• [PROBLEM TO WORK ON] In the records below, find the lines that include "Jewish" and copy each.
[SOURCE DATA Boundary: Start]
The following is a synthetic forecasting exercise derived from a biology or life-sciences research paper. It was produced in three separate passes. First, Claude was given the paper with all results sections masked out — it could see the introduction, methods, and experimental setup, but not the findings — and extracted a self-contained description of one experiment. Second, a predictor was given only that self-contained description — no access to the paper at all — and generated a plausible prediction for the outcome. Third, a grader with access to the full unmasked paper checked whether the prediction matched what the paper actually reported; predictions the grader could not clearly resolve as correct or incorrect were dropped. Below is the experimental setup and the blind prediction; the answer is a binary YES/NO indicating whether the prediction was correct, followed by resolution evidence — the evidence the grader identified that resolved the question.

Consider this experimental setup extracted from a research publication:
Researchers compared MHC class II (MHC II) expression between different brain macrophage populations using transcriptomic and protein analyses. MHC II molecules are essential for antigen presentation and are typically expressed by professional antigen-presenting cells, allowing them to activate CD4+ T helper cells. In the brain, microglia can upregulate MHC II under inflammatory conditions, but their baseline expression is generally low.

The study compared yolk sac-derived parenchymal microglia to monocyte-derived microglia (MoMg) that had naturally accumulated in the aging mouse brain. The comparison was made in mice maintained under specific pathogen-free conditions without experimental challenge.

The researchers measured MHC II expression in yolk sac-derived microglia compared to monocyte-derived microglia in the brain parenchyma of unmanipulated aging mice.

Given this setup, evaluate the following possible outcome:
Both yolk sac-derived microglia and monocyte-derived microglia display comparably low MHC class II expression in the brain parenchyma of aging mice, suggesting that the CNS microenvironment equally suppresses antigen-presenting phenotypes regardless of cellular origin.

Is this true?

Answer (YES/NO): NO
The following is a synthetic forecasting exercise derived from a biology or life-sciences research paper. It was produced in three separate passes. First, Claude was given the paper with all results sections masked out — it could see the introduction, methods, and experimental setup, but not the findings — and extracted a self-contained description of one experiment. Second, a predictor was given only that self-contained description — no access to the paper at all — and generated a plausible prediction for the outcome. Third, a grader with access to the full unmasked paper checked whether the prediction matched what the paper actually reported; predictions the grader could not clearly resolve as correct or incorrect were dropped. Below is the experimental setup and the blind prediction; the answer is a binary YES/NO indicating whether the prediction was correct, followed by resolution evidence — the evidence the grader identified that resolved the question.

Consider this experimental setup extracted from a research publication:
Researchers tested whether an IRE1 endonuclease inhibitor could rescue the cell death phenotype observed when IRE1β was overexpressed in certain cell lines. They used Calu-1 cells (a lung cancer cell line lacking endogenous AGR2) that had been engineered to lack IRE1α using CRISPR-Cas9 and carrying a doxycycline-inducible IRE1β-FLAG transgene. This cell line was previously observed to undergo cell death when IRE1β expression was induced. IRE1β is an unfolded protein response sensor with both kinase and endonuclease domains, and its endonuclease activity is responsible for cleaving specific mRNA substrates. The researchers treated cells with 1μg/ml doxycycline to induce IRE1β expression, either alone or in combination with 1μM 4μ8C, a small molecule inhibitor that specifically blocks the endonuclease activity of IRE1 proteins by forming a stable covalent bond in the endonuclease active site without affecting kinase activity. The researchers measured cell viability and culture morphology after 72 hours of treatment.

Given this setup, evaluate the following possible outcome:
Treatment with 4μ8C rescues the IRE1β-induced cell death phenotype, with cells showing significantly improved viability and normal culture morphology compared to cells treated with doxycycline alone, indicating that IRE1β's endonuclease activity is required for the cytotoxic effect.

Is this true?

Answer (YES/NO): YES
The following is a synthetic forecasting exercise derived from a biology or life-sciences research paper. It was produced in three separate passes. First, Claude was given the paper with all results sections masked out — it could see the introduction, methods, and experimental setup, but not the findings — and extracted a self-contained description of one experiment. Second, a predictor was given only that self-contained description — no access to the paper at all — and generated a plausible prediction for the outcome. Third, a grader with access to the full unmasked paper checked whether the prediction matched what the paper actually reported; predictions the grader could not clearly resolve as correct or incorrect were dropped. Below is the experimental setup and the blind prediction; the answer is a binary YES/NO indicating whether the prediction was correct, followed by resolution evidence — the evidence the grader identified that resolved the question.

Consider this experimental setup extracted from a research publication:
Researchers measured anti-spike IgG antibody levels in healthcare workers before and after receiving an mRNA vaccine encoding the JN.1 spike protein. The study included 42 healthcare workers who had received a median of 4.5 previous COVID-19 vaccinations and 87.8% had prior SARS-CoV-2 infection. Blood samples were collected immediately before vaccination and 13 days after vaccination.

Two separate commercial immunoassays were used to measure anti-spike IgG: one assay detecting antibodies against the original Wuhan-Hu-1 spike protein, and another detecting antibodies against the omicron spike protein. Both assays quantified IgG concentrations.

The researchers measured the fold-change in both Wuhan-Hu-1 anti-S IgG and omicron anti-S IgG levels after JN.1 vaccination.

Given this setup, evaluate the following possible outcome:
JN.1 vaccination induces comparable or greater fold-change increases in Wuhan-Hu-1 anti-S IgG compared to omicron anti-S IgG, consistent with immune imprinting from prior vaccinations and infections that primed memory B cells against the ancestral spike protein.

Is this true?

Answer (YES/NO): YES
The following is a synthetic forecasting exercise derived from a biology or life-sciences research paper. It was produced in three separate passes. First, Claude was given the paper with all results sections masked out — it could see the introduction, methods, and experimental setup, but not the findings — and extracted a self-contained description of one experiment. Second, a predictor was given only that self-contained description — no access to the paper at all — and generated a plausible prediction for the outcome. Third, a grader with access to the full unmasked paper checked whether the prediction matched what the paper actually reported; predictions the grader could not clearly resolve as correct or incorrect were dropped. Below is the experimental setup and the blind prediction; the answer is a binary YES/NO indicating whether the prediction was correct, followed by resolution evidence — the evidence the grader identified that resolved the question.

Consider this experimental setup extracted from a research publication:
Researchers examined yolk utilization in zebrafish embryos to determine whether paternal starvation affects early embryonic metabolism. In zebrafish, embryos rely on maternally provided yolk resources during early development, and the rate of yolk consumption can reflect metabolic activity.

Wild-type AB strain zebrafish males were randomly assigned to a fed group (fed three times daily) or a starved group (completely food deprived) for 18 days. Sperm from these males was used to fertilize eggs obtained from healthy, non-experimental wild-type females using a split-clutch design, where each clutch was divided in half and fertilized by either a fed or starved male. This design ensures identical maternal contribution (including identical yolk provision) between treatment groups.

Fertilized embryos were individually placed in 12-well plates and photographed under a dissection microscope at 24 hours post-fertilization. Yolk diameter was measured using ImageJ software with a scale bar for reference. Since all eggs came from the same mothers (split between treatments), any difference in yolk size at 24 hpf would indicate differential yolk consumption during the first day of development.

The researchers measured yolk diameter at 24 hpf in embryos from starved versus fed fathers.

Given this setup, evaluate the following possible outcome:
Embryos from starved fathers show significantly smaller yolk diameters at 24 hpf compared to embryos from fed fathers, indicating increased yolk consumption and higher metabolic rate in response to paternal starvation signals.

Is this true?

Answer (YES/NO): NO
[SOURCE DATA Boundary: End]
[SOURCE DATA Boundary: Start]
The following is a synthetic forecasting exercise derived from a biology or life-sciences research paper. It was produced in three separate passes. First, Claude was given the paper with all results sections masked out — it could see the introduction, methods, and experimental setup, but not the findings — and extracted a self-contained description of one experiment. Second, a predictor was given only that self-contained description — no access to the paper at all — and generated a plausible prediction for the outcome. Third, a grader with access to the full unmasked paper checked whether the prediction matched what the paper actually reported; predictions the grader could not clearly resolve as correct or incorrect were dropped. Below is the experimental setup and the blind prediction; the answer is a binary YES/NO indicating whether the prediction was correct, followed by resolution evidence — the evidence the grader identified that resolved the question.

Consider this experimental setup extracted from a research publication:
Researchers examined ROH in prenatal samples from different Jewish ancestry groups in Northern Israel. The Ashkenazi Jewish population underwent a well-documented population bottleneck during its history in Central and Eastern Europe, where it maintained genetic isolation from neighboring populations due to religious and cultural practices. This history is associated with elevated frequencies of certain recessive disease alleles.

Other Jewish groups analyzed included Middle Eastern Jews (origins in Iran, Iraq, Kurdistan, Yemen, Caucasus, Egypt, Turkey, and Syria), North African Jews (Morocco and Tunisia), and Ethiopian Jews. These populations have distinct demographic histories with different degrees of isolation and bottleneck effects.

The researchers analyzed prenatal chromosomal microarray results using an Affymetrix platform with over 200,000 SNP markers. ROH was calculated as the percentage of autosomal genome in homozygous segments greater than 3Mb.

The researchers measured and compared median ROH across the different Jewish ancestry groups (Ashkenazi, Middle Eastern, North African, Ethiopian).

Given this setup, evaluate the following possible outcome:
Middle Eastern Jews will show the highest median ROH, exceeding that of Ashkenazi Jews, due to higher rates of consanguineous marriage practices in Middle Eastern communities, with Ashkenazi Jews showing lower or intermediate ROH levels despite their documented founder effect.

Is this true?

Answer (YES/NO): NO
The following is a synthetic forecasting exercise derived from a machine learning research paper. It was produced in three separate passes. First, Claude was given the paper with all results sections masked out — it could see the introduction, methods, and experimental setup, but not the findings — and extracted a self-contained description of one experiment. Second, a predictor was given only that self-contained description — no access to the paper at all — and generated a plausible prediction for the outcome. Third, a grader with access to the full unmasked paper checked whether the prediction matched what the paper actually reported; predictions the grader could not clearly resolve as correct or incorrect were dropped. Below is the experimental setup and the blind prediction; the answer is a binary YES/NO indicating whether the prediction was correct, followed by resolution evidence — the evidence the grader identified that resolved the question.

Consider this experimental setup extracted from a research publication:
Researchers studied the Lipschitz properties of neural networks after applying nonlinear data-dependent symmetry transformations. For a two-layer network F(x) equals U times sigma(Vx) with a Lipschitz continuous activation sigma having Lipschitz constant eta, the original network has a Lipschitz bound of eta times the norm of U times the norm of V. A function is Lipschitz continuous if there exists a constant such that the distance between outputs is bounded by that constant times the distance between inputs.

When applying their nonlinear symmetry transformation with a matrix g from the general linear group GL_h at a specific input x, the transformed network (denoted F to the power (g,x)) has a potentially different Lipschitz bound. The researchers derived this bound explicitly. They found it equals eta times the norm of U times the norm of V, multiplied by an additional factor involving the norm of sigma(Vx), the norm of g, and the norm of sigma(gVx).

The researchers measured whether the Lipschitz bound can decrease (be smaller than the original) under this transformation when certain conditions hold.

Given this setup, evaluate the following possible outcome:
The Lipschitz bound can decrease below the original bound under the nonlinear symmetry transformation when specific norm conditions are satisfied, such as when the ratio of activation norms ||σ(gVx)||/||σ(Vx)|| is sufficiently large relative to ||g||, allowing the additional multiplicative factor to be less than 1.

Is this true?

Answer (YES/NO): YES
[SOURCE DATA Boundary: End]
• [TASK RESULT]
Researchers examined ROH in prenatal samples from different Jewish ancestry groups in Northern Israel. The Ashkenazi Jewish population underwent a well-documented population bottleneck during its history in Central and Eastern Europe, where it maintained genetic isolation from neighboring populations due to religious and cultural practices. This history is associated with elevated frequencies of certain recessive disease alleles.
Other Jewish groups analyzed included Middle Eastern Jews (origins in Iran, Iraq, Kurdistan, Yemen, Caucasus, Egypt, Turkey, and Syria), North African Jews (Morocco and Tunisia), and Ethiopian Jews. These populations have distinct demographic histories with different degrees of isolation and bottleneck effects.
The researchers measured and compared median ROH across the different Jewish ancestry groups (Ashkenazi, Middle Eastern, North African, Ethiopian).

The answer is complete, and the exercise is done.